== Segment start ==

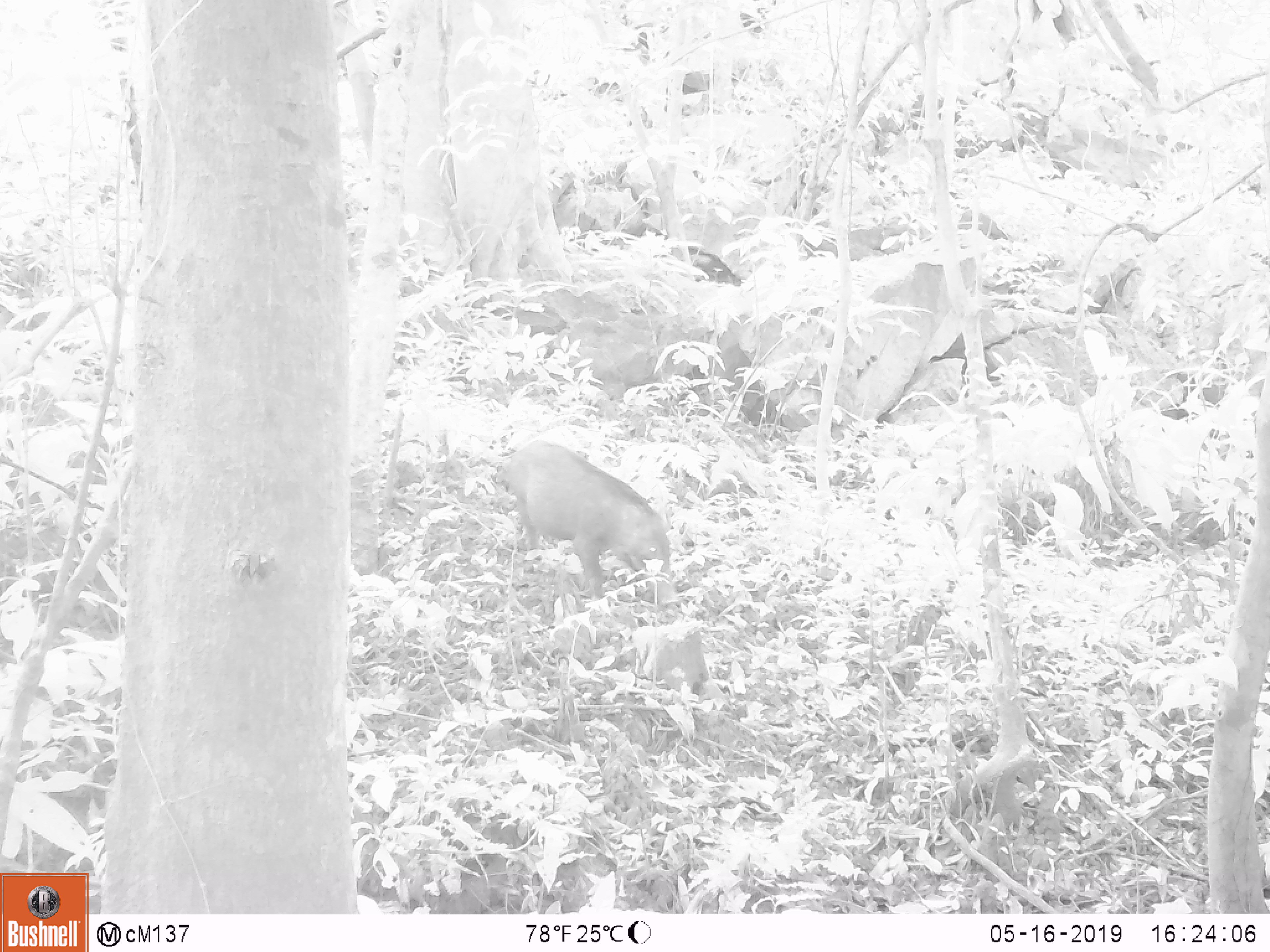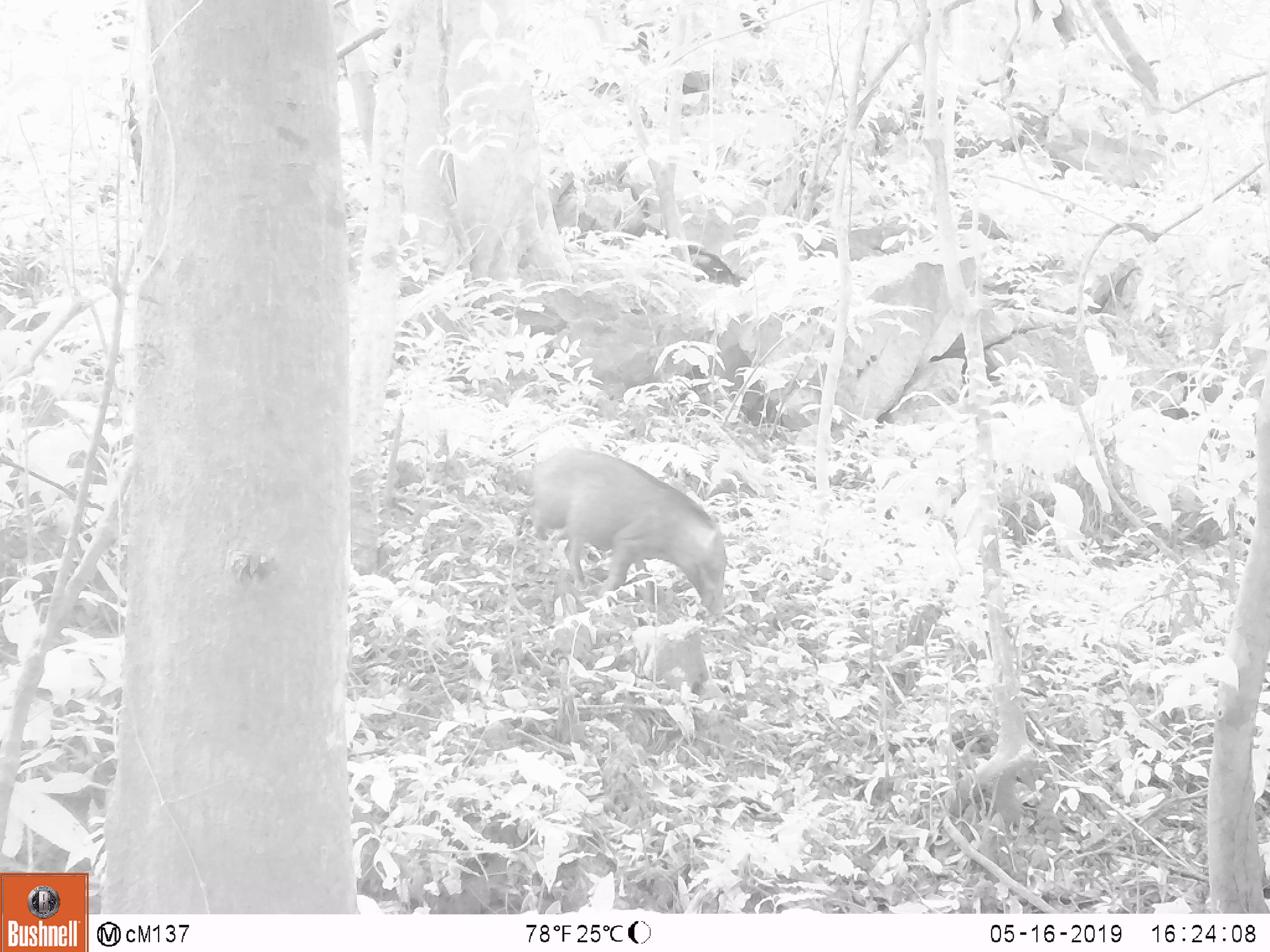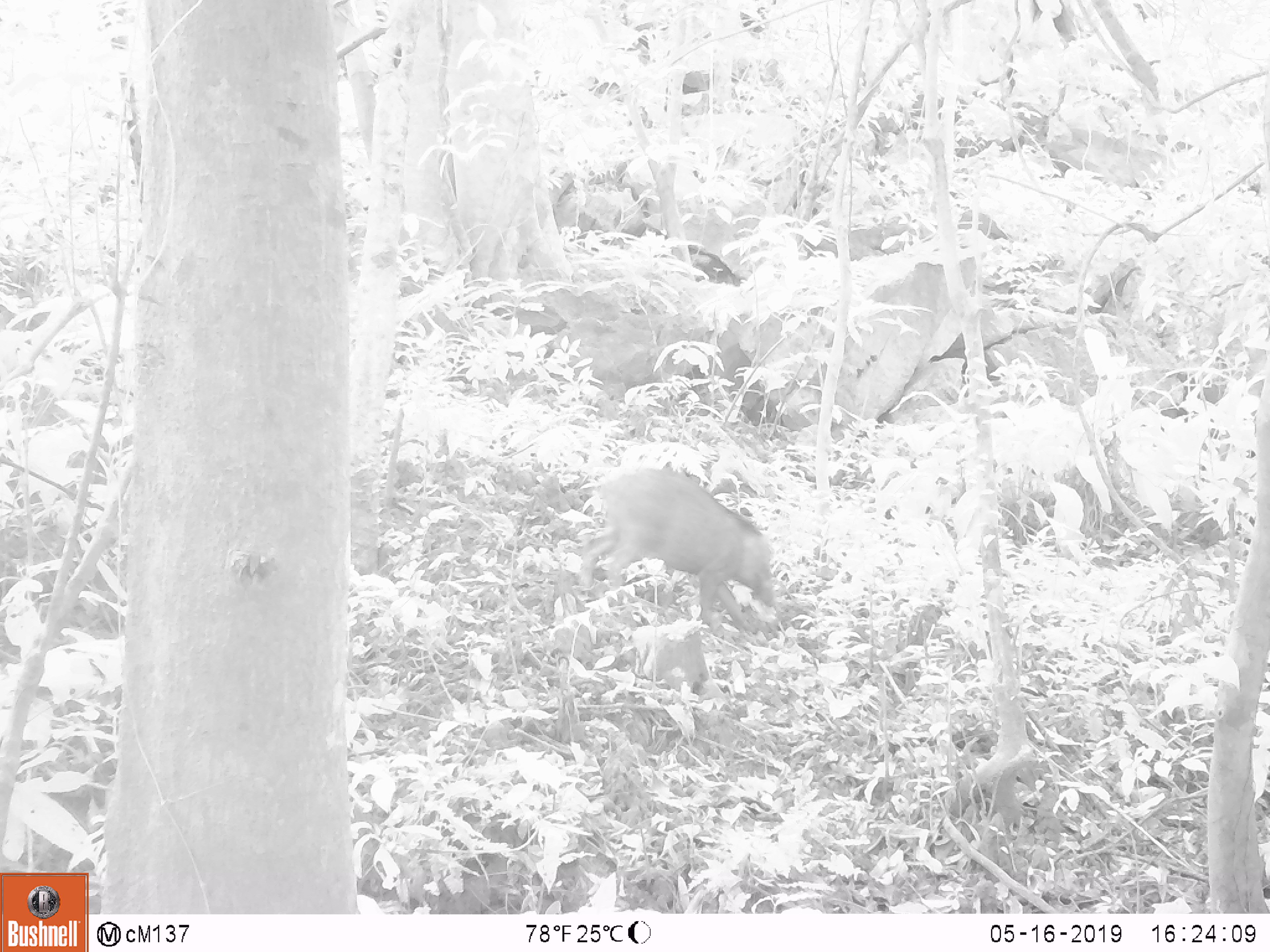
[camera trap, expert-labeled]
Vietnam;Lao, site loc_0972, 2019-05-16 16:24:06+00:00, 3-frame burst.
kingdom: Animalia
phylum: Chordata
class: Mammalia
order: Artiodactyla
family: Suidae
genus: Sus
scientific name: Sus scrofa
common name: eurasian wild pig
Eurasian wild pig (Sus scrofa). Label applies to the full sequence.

== Segment end ==
== Segment start ==

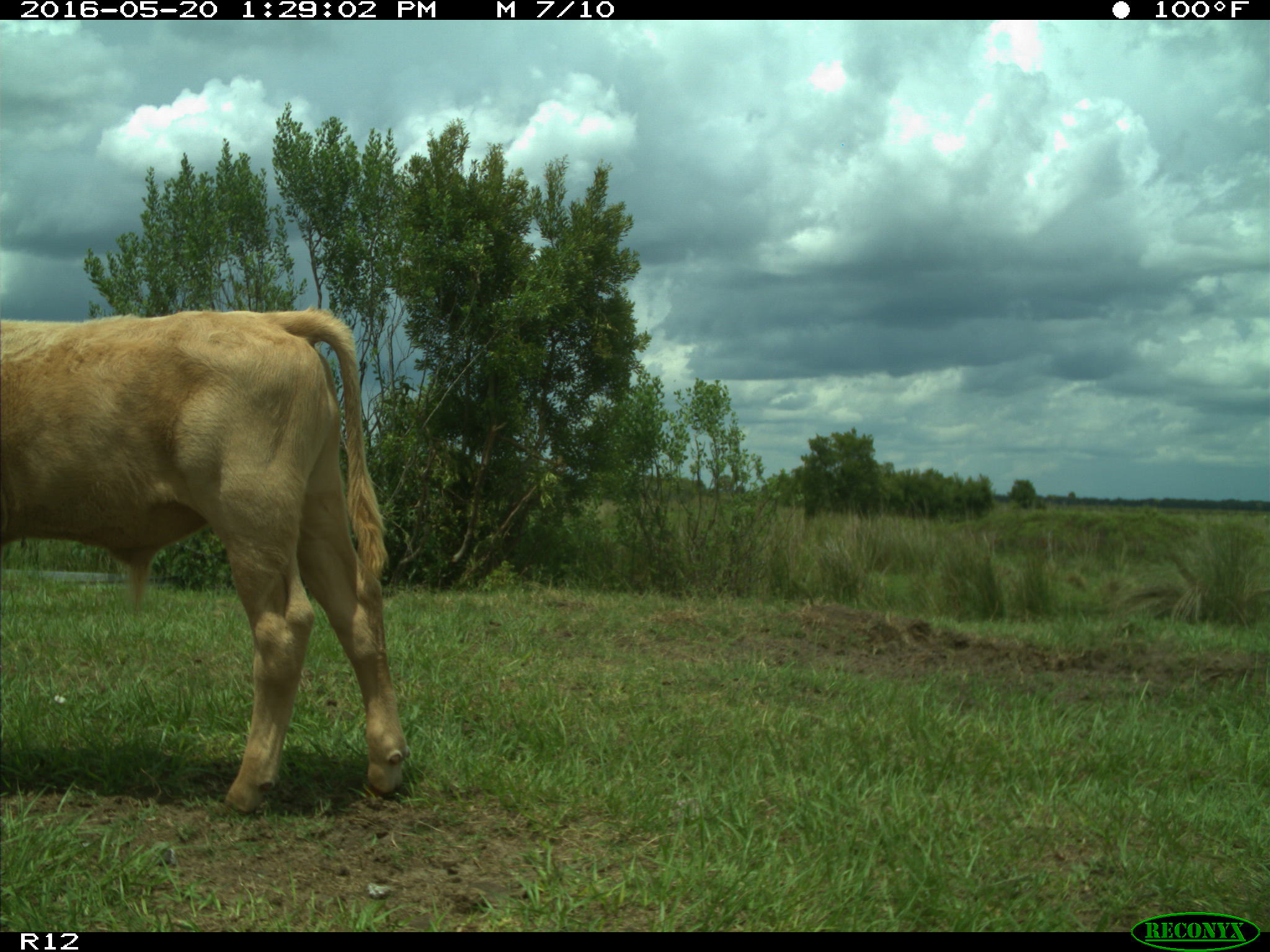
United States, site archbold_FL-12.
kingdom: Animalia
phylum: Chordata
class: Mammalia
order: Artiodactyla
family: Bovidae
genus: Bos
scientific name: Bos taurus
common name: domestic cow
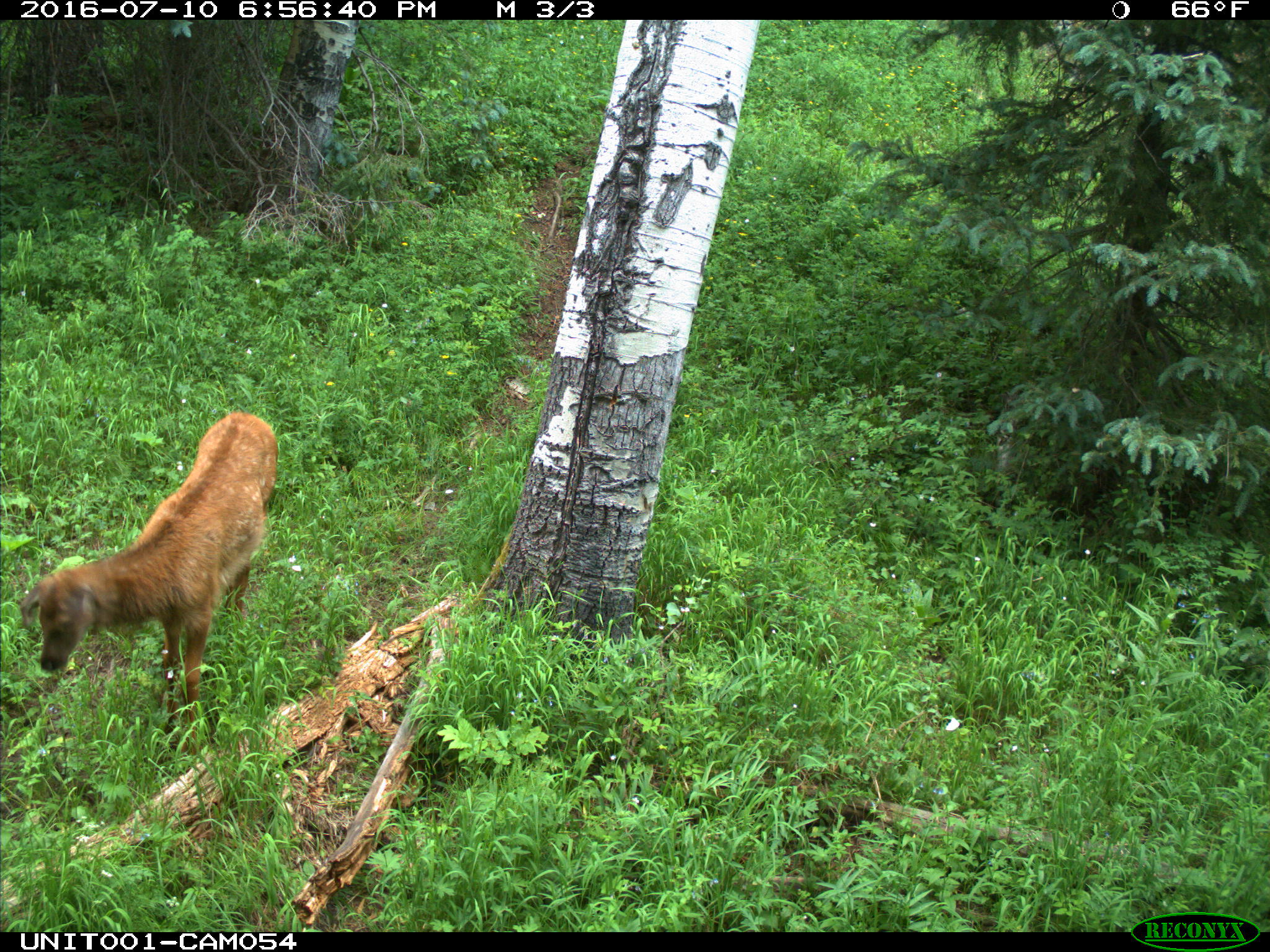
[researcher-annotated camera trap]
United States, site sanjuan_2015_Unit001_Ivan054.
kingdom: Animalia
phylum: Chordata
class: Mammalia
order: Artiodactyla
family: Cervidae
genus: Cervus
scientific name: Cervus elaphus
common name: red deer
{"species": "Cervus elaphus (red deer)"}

== Segment end ==

Find how many lines of the records hold the string "camera", then give that number by itself.

2